В последующие дни в Графенау произошло много неожиданностей. Архитектор Гунтрам внезапно уехал вместе со своим сыном, даже не повидавшись с Берндтом. Вероятно, он сам понял, что после происшедшего инцидента всякая попытка оправдаться будет бесполезна.
Через два дня после этого старый барон фон Гельфенштейн навеки закрыл глаза. Граф Равенсберг и Бертольд немедленно приехали в «Совиное гнездо», чтобы распорядиться похоронами и взять к себе осиротевшую Траудль. Последний Гельфенштейн, со смертью которого угас этот древний род, нашел себе успокоение в склепе своих предков в Графенау, как он желал.
Зигварт стоял у окна своей комнаты и смотрел в сад, между тем как госпожа Герольд, вооружившись большой метелкой, приводила в порядок его письменный стол.
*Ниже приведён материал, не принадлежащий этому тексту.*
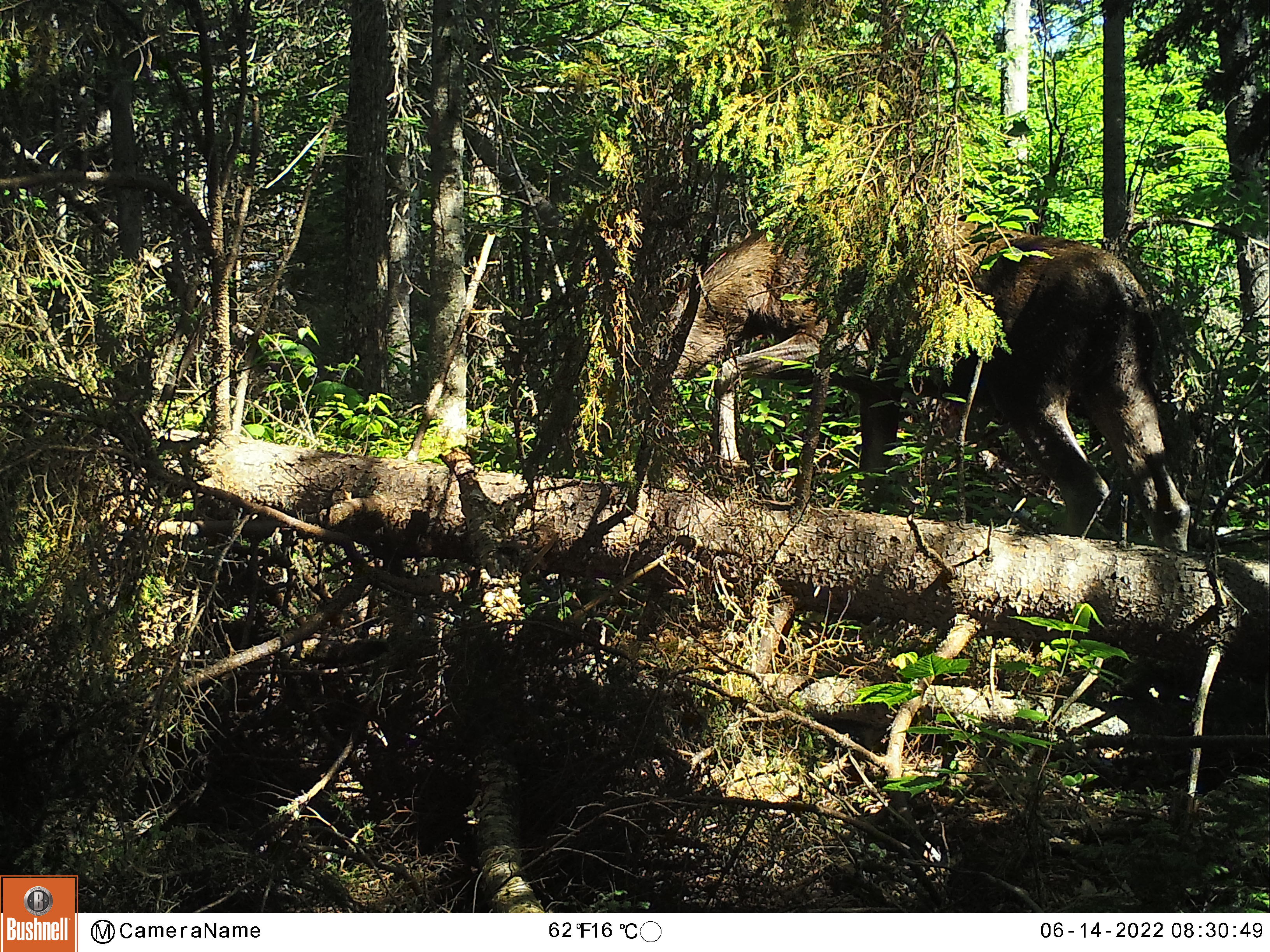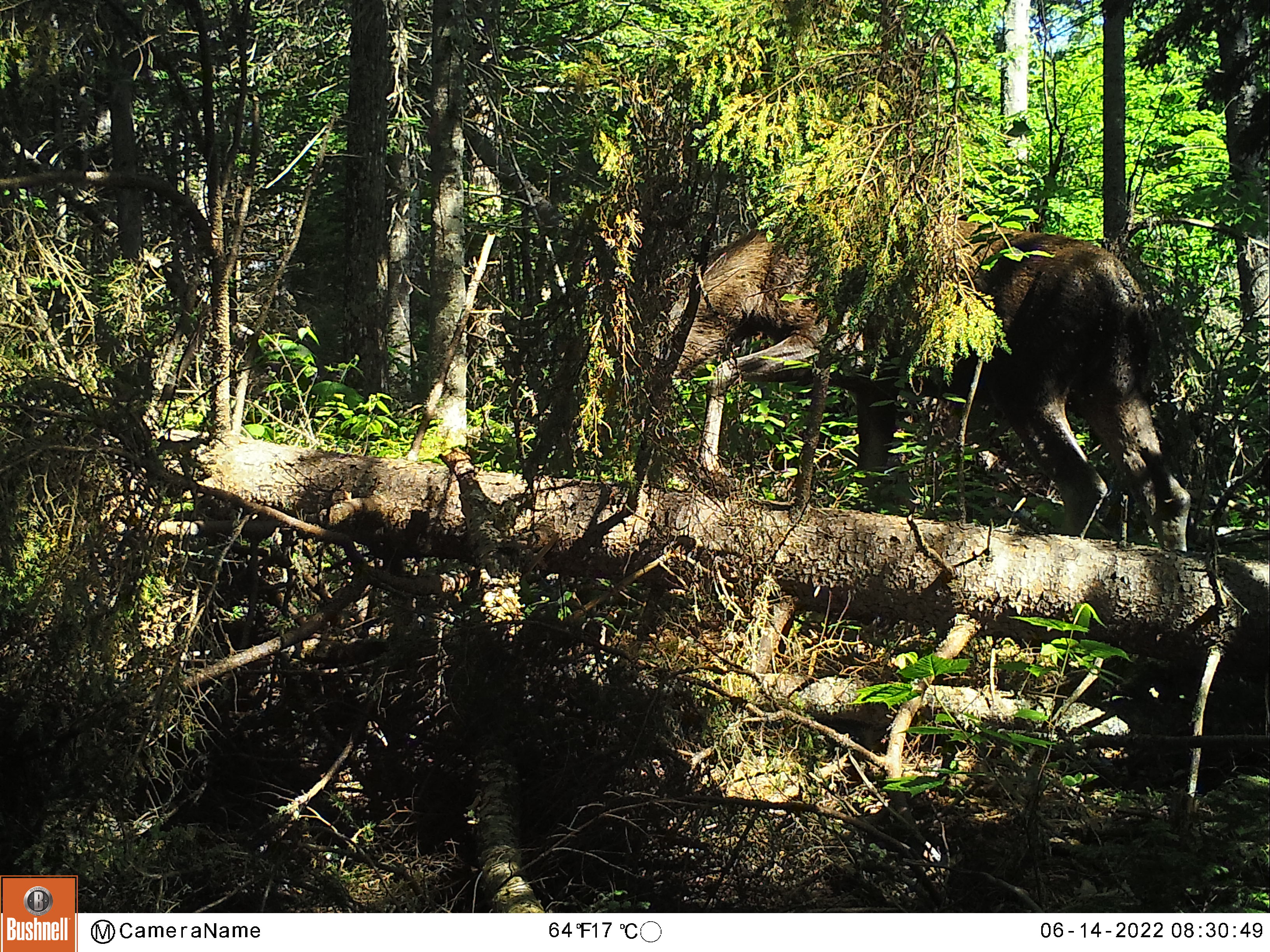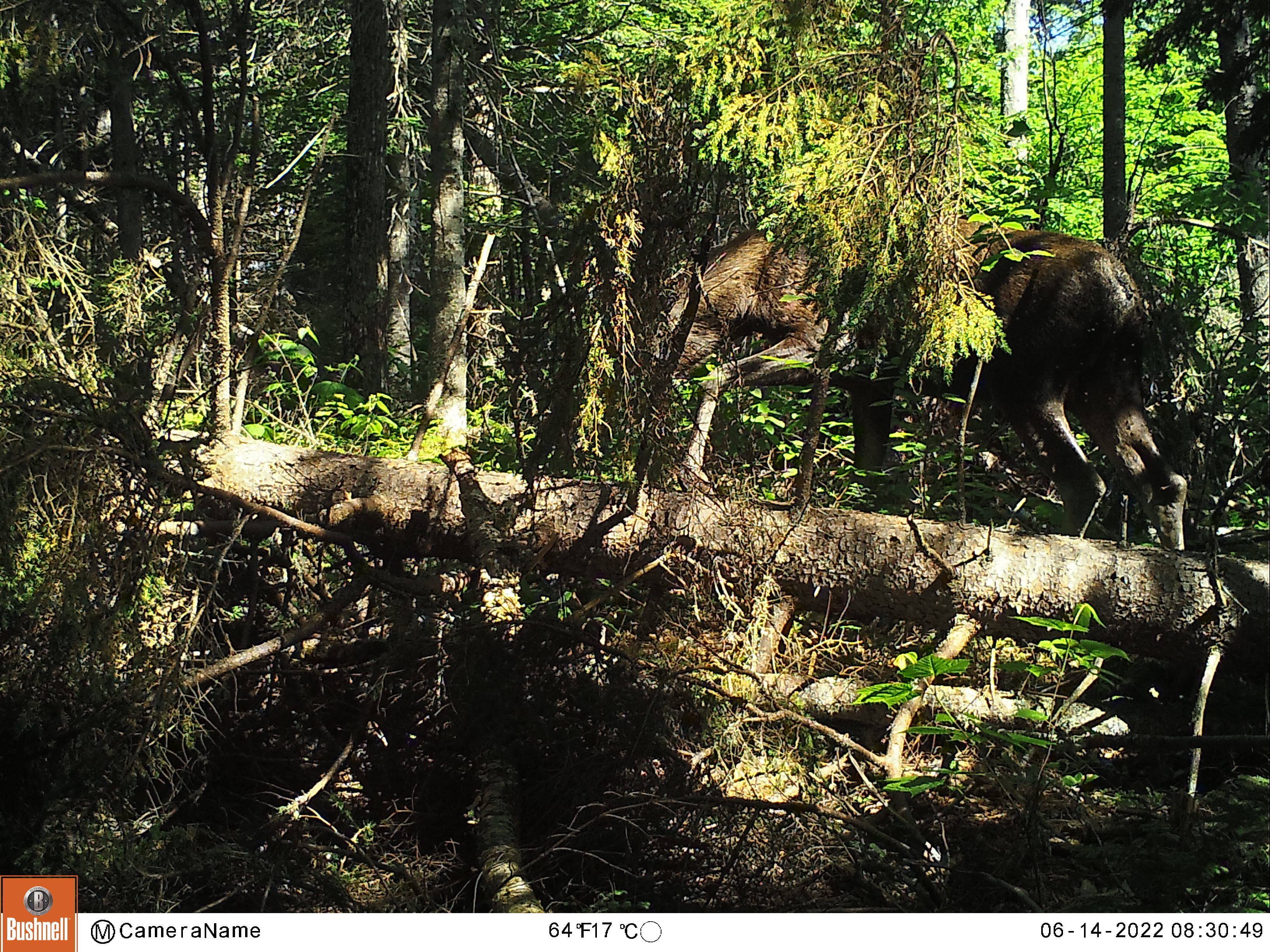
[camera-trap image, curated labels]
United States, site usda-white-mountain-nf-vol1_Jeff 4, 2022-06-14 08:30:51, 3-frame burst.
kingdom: Animalia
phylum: Chordata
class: Mammalia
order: Artiodactyla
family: Cervidae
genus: Alces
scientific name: Alces alces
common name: moose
Она находила, что ее старая служанка становится уже не особенно надежной, и потому время от времени сама наводила порядок в помещении своего жильца.
– Пожалуйста, будьте поосторожнее с этой фотографией, – предупредил архитектор. – Вы ведь знаете, как я дорожу ею!
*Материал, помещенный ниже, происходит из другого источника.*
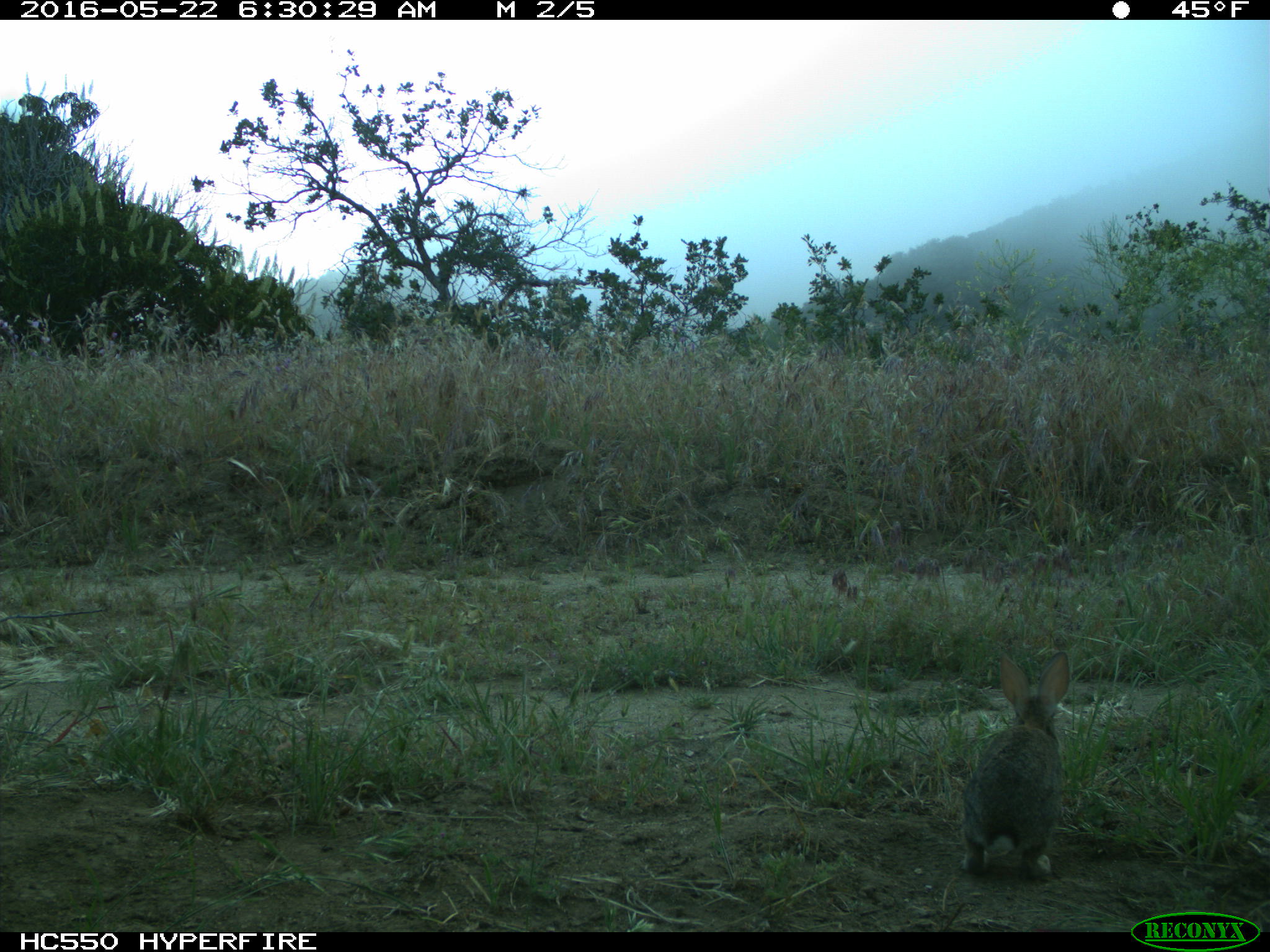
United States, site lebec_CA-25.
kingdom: Animalia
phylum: Chordata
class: Mammalia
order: Lagomorpha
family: Leporidae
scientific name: Leporidae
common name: rabbits and hares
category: unidentified rabbit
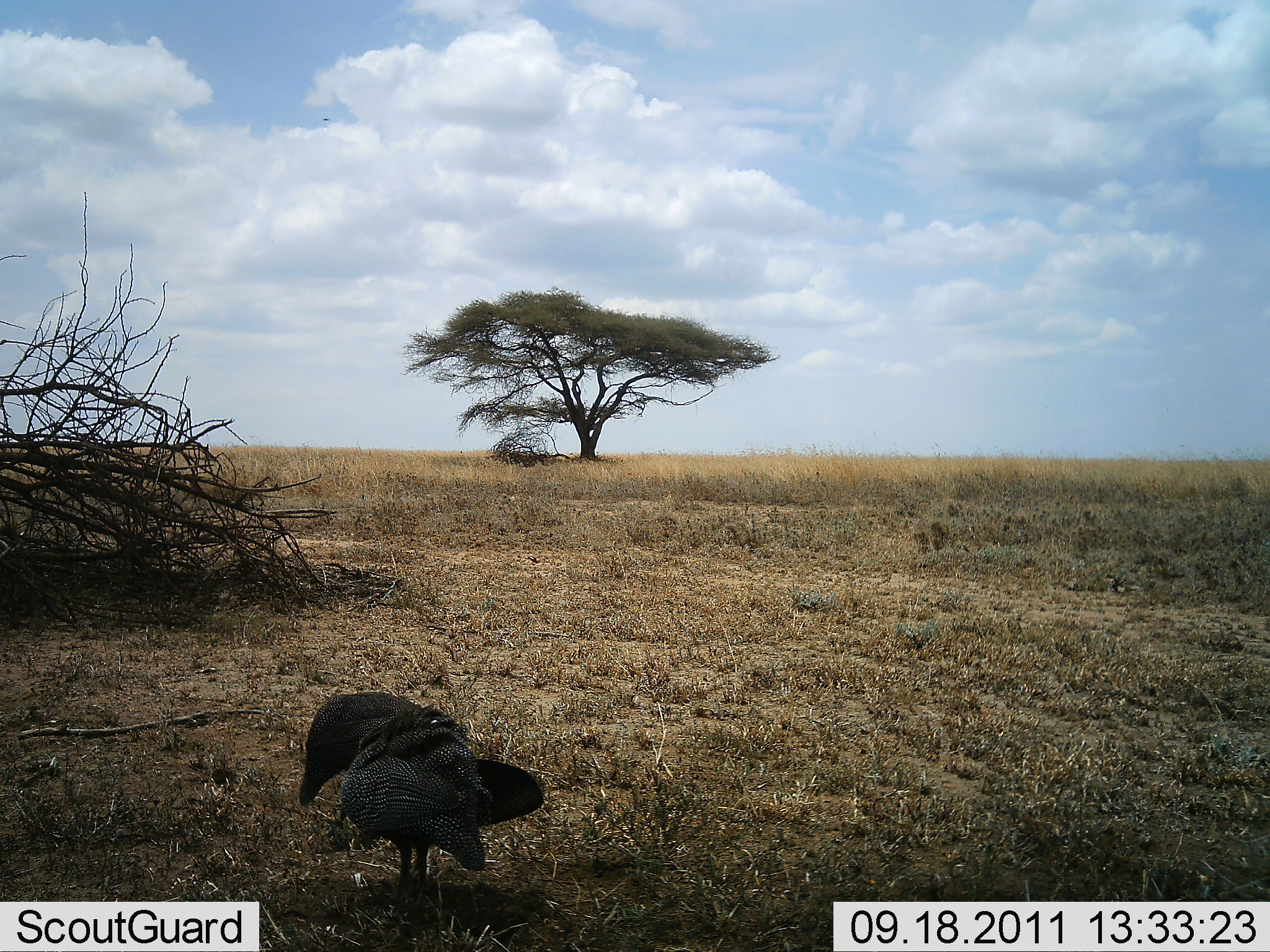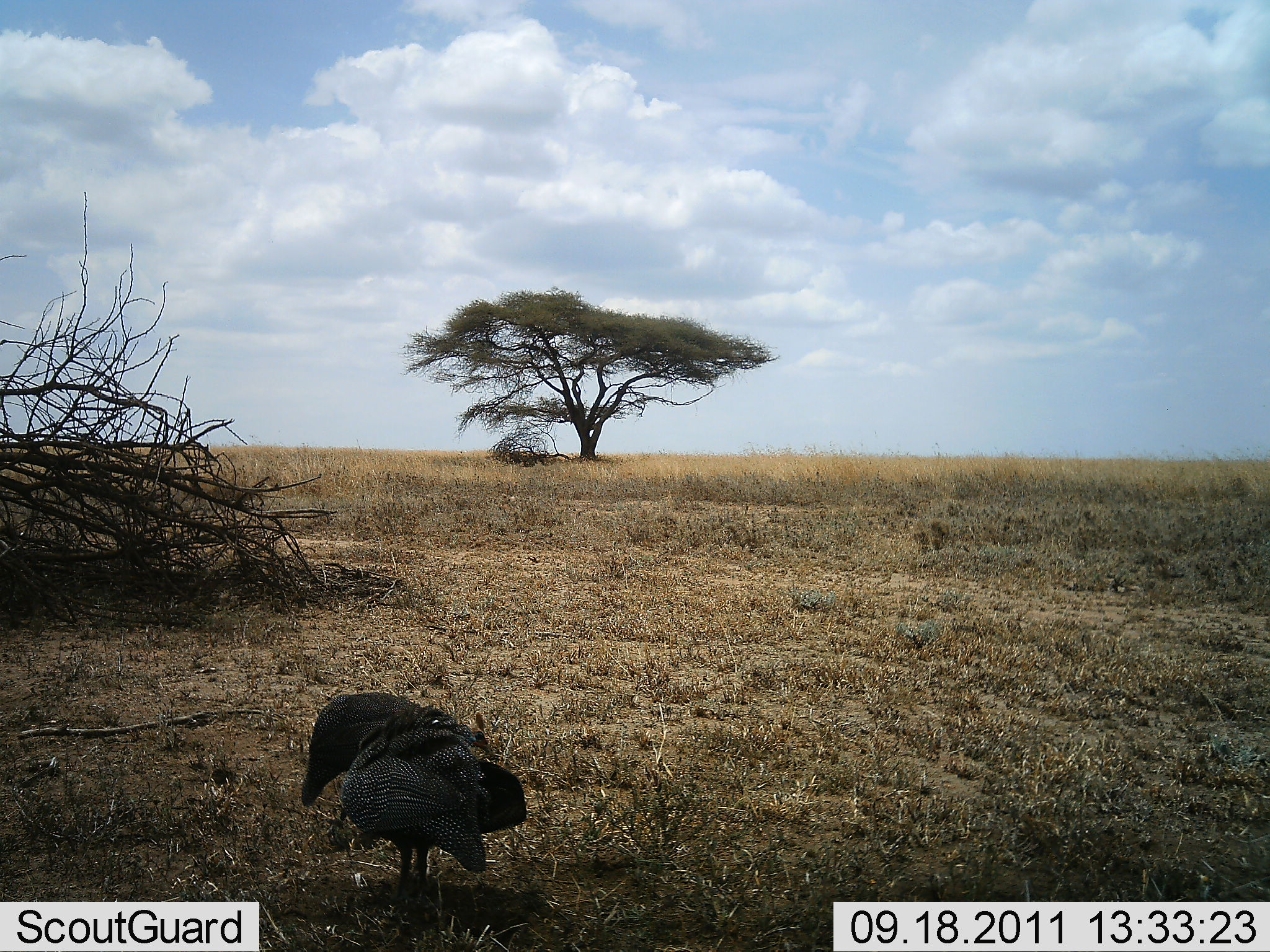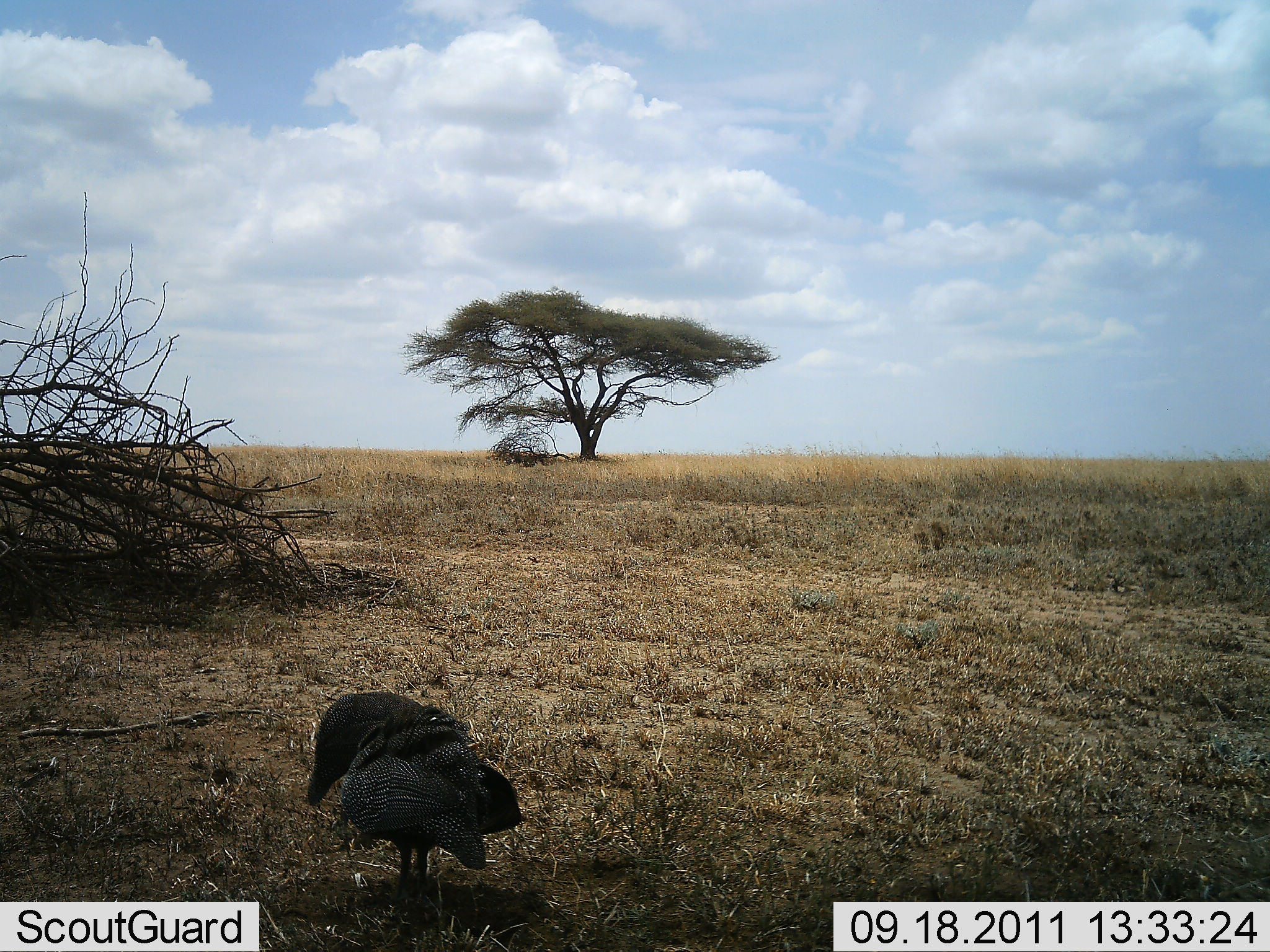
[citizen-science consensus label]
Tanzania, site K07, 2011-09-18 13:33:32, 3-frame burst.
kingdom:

Старушка кивнула головой, осторожно сметая пыль с большой фотографии, стоявшей посреди письменного стола.
– Я знаю, что это портрет вашей матушки и что он вам очень дорог, а между тем вы были совсем ребенком, когда она скончалась.
– Мне было тогда десять лет, но она стоит передо мной как живая.
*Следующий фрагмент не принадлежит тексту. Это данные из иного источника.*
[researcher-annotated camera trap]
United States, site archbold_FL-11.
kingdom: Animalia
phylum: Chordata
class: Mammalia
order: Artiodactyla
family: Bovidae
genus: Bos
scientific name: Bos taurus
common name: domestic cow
– Мы в Эберсгофене не знали ее, старший лесничий приехал сюда уже вдовцом. Я думаю, что такой молодой женщине, какой была ваша матушка, нелегко было прожить с мужем и ребенком целых десять лет в польских лесах. Это была, кажется, родина графини Равенсберг?
– Да, ее имения находились близ русской границы, и владельцы жили там только летом. Через полгода после смерти моей матери отец получил место в равенсбергском лесничестве. Случись это раньше, моя мать, может быть, прожила бы дольше.
Сказав это, Зигварт подошел к столу, на котором госпожа Герольд устанавливала фотографию молодой, очень красивой женщины, но в ее лице ясно читалось страдание, а большие темные глаза смотрели с выражением глубокой скорби.
– Милое личико, – сказала старушка, – но слишком грустное и слишком нежное для той жизни, какую она вела. Мне хотелось бы знать, как она вышла замуж? Старший лесничий был хороший, честный человек, но немного грубоват и не прочь выпить и поиграть в карты. Вы совершенно непохожи на свою мать, да и на отца тоже, сентиментальности в вас нет совсем, но вы относитесь к этому портрету просто с каким-то обожанием.
Зигварт улыбнулся, но ответил довольно резко:
– У каждого человека должно быть что-нибудь, к чему он чувствовал бы привязанность, а ведь я один-одинешенек на белом свете. Когда видишь, как все идет вкривь и вкось, идеалы попираются ногами, вера исчезает, то хочешь иметь что-нибудь, что оставалось бы в душе недосягаемой святыней, служило бы религией, которую никто не смеет трогать. Мне, по крайней мере, это необходимо. И такой святыней для меня является память матери. Все, что было в моем детстве чистого и прекрасного, связано с воспоминанием о ней, и никто не может ни отнять его у меня, ни запятнать, потому что она умерла.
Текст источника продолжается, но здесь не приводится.